On the Saturday morning I leave the house quite early, just before nine, and I drive to the supermarket ahead of the rush, cutting down the bright empty aisles with my trolley and my list, scoring things off, efficiently charting my progress. Afterwards, when I’ve stashed the groceries in the boot, I dart through to the high street in search of a florist. It’s a shining blue morning, full of the racket of awnings being pulled down in readiness for the promised sun, the hiss of espresso machines, the chink and clamour as trays of steaming china are removed from industrial dishwashers. I step around a street-sweeper’s broom and the soapy spill left by a window cleaner’s bucket.

Outside the cafés, the tables are slowly filling up: people reading papers, admiring strangers’ spaniels, commenting on the weather.
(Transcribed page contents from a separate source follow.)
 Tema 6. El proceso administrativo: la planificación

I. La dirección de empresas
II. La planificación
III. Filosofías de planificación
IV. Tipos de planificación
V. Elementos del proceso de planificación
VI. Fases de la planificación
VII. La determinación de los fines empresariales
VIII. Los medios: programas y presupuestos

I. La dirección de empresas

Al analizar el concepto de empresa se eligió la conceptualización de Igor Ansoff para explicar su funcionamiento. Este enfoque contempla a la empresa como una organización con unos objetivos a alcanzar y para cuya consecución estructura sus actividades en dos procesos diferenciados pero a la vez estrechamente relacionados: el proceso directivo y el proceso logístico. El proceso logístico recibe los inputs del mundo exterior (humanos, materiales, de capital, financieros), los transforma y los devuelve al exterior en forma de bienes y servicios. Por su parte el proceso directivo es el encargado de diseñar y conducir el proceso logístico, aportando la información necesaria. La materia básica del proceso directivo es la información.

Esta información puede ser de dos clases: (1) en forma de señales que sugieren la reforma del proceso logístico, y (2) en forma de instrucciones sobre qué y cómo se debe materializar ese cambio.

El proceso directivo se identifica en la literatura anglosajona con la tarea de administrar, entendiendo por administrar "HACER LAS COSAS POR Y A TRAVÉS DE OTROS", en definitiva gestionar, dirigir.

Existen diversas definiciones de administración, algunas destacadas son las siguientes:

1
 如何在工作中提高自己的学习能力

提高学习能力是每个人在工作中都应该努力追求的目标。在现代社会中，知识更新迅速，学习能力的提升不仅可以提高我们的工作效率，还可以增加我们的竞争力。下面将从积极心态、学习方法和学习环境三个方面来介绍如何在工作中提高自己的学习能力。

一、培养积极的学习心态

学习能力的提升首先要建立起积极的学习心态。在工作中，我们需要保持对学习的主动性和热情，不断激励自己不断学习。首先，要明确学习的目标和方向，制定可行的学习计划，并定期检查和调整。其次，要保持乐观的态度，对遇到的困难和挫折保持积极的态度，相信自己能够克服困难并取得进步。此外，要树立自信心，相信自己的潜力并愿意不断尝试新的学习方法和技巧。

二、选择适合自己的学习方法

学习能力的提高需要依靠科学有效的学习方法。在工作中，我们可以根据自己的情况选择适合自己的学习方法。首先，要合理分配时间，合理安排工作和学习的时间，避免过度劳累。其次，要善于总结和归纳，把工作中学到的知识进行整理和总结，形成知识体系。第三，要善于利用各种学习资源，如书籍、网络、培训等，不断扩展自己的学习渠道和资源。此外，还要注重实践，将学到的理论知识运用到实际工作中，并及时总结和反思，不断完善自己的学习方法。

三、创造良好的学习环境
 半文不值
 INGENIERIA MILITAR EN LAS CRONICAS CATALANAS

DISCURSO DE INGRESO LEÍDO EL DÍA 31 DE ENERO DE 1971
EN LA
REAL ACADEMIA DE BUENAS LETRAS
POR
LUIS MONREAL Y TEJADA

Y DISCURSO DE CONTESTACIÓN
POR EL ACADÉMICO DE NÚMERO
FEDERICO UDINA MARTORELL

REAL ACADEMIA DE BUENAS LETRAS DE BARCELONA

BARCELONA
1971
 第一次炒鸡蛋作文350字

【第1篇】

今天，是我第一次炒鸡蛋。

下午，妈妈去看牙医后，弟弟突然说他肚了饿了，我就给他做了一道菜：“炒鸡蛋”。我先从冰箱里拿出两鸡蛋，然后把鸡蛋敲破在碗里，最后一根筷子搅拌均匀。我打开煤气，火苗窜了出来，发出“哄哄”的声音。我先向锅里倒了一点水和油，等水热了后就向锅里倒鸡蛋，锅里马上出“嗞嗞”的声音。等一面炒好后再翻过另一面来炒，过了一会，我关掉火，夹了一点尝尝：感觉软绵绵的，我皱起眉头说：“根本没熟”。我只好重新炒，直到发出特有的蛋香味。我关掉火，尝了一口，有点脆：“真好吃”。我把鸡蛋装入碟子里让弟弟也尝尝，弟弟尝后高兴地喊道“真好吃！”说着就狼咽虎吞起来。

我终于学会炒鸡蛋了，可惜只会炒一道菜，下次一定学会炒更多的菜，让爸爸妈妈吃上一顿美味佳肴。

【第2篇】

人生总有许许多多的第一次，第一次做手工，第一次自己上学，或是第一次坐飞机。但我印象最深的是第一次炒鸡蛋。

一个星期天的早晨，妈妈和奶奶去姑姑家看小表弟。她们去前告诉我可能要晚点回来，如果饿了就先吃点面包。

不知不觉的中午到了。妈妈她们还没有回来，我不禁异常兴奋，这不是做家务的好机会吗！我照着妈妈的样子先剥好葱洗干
There’s something so optimistic about being out first thing on an early summer’s day: the air softening and the definite shadows shrinking as the sun soars up and up. I’m poised to cross the road towards the florist when something catches my eye: it’s a shop sign being flipped from ‘closed’ to ‘open’. In the window, a gilded merry-go-round horse is mid-canter, eyes rolling, hooves suspended over an artificial daisy lawn. For a moment, I’m transported: the wheeze and skirl of the calliope; the scent of frying onions and burning sugar; strings of coloured bulbs against a stormy sky. The cheapness of dreams back then.

The bell chimes as I push the door and step inside.

It’s one of those lifestyle emporiums, the point where brass neck meets hard currency: old street signs, vintage cash registers lined up on a ‘60s sideboard, a basket of knitted owls, a pharmacist’s cabinet, Parker Knoll chairs upholstered in a natty fabric. Candles poured into china cups picked up from the local hospice shop, now priced at £15. The smell of a reed diffuser (‘Nantucket’, perhaps, or ‘Provence’) and lavender soap.

A woman with a mug in her hand says good morning, dipping her head to turn on the iPod. Supper jazz, of course.

Oh, this is ludicrous
, I think, wandering around, picking up things – pop-guns, felt-cupcake key rings, funky Italian bottle openers – and pausing in front of the row of polished wooden lasts, the collection of glass jelly moulds.
Ridiculous
, I think, unable to stop myself picturing two or three of the moulds back at Carmody Street: displayed on a kitchen shelf, perhaps, or on the landing windowsill. I bend forward to flip over a price tag and then drop it, fast.

Seeing the movement, the shop assistant leans over the counter and says, ‘Can I help you with anything?’ For a moment, I hesitate, half-tempted by my shame, and then I remember what Ben said when he found the receipt for those shoes, and I say, ‘No thanks, I’m just browsing.’

In the end, because I’m out (and who is he to tell me not to?), I buy a pair of yellow socks with bumblebees on the toes for Cecily, and a pocket-sized kaleidoscope for Christopher.

‘That’s £22.98,’ says the woman behind the counter.

‘Thank you,’ I say, as she hands me my credit card and the paper bag patterned with Edwardian puddings: blancmanges, trifles, syllabubs in fluted dishes.

When I get home, Christopher is bug-eyed in front of cartoons, Cecily needs a change and Ben is laid out on the sofa reading the
Guardian
magazine. He glances up and says, ‘Ah, good, you’re back. I’ll jump in the bath.’

I go into the kitchen and clear a space on the table, between the cereal bowls and the butter, where I can drop the flowers, and then I start to make as much noise as I can, dragging in the bags from the hall, slamming plates into the dishwasher, banging cupboard doors and turning the taps on so that I’m drenched in spray. When the sink is full, I shut off the water and hear the sound of Ben hopping upstairs, and the bathroom door closing, and with that I feel some relief, even if it also feels like a cauterisation of sorts: give it up, there’s no point in hoping he’ll understand how you feel.